You are also a journalist, writer and filmmaker, so can you tell us a little about these areas of your life?

Again, in addition to working as a student journalist when I was younger, I studied English and Literature at University.  But my career afterwards was in Educational Philanthropy.  I worked on capital campaigns for elite schools like Dartmouth College and the London School of Economics, raising private money so that really smart young students could have access to top education.  Though the work was not primarily creative, my skills as a writer, photographer and graphic designer certainly were welcome everywhere I worked.  I did that for thirteen years and it was mostly stimulating and rewarding but I didn’t love it.  A couple of life-changing experiences altered my course.  I was a resident of lower Manhattan on September 11, 2001 and essentially watched thousands of people die from my apartment window.  And then a few years later I was mountaineering at high elevation in the Cascade Mountains here in Washington State when I had a severe accident and narrowly escaped death.  After I recovered I decided to take a creative sabbatical. I had already dabbled in film work so I continued to develop a few projects while also traveling quite a lot.  I began to get photographs published in some travel magazines and eventually began writing feature stories as well.  In a bit of lucky timing, a “hyper-local” news agency sprang up in my part of Seattle and its readership burgeoned at a time when newspapers were devolving.  I covered features stories and spot news for them and had a blast exploring the adrenaline-filled world of breaking news at the same time I felt as though I was serving my community.  Then Big Appetites began to get some traction and it was off to the races.

What is your favourite photograph from the collection?

You know, I’m constantly being asked that question and I honestly have to say that I find it much more interesting to know which ones other people like best.  If you consider that many artists design their work to please themselves, the whole notion of articulating a preference for any of my own work feels slightly uncomfortable. By far one of the best aspects of the notoriety of these photographs is hearing from people who are engaging with and enjoying the work.  It is very affirming to go to exhibitions and hearing people laughing at my captions, seeing them appreciating the visuals, and asking questions.  That’s always fun for me. 

But with all of that said, being completely candid, if pressed I’d say I tend to prefer some of the images that are darker in tone (which you won’t find in the book).  It goes back to the inspiration of the Travellers series.  I thought that work was brilliant, especially because it presented rather dark little scenes. I love the notion of luring in a viewer with a snow globe – something that is usually whimsical and light-hearted – and then turning on the fulcrum of their expectations to present something unexpected.

What’s next for you?

That’s a surprisingly American question.  I’m not often asked that by European journalists.  In America it is never enough to do one good thing.  There must always be something else.  The appetite is never sated by one doughnut.  We have to sell them by the dozen.  

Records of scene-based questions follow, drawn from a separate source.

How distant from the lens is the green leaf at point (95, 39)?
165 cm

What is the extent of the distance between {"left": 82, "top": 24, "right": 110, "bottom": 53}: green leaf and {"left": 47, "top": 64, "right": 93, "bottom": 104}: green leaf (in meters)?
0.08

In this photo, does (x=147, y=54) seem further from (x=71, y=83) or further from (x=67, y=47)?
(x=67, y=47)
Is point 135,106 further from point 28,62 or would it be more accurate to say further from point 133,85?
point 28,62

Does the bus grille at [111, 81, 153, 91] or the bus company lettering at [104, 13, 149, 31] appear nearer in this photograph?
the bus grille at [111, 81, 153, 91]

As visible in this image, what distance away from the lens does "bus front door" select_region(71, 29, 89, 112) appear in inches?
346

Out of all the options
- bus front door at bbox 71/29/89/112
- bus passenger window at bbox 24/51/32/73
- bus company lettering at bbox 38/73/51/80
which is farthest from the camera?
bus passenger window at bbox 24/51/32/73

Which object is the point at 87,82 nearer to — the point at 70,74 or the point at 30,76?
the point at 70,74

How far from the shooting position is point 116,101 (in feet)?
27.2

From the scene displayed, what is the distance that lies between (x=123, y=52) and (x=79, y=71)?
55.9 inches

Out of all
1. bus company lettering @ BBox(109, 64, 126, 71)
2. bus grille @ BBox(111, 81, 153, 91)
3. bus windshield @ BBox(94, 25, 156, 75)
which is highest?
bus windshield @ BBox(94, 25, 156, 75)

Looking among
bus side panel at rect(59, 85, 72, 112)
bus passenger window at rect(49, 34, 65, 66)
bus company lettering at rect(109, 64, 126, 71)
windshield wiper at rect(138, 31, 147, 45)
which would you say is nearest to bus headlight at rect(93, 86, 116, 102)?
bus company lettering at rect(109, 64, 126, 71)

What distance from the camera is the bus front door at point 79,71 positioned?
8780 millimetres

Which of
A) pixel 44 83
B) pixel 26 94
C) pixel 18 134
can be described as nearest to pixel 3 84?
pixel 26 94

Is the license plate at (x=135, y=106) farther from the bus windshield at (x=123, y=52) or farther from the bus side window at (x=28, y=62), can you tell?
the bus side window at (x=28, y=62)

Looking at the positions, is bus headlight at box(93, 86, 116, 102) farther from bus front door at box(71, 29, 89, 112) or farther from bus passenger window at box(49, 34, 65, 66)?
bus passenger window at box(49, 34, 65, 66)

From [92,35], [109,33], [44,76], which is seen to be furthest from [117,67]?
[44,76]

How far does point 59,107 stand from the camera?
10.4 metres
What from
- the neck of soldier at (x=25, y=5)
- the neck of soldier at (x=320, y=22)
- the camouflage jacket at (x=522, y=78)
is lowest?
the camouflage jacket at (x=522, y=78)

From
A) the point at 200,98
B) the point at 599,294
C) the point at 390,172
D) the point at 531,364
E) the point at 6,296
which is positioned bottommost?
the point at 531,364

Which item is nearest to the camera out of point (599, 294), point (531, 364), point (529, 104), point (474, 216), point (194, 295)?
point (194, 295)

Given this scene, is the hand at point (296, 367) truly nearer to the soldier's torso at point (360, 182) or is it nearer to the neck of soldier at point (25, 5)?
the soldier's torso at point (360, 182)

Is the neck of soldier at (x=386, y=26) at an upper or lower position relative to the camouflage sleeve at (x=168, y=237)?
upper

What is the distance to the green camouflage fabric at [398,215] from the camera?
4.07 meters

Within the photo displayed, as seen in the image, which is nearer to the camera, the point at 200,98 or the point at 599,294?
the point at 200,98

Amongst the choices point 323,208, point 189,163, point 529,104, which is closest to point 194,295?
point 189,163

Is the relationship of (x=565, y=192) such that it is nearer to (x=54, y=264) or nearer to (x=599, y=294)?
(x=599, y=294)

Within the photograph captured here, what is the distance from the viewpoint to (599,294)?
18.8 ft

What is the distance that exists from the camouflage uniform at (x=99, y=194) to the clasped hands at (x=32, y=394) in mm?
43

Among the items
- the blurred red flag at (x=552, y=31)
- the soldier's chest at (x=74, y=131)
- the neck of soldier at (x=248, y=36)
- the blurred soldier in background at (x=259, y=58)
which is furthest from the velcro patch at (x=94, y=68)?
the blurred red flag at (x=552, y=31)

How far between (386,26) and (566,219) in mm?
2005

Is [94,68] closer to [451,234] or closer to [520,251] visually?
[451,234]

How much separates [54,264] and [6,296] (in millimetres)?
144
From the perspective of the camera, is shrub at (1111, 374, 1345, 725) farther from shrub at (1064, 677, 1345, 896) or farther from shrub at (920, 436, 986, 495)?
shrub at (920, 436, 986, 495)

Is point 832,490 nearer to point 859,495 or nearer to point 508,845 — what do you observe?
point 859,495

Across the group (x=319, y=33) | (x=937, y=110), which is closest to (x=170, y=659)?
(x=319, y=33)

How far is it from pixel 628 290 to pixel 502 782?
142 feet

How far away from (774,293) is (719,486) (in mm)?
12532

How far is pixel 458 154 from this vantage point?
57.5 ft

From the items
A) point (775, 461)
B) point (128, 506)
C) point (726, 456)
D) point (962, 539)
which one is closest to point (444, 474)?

My immediate plans are to survive the autumn.  In addition to doing press to support the book, I have three fine art shows in three countries in the month of October (UK, Canada and the US).  And I’m negotiating a possible exhibition in Hong Kong at year’s end and also working on a number of commercial commission offers, one of which would need to be shot in Sydney.  I’m already putting some exhibitions on the calendar for 2014.  And I’m extremely fortunate that orders for fine art photographs are rolling in steadily. I do still have a list of ideas and sketches for some more Big Appetites photographs.  But I’ve also been developing designs for an entirely new body of work which will move away from scale figures but that will still involve food.  So I’m looking forward to clearing my plate, so to speak, and embarking on new work after the holidays.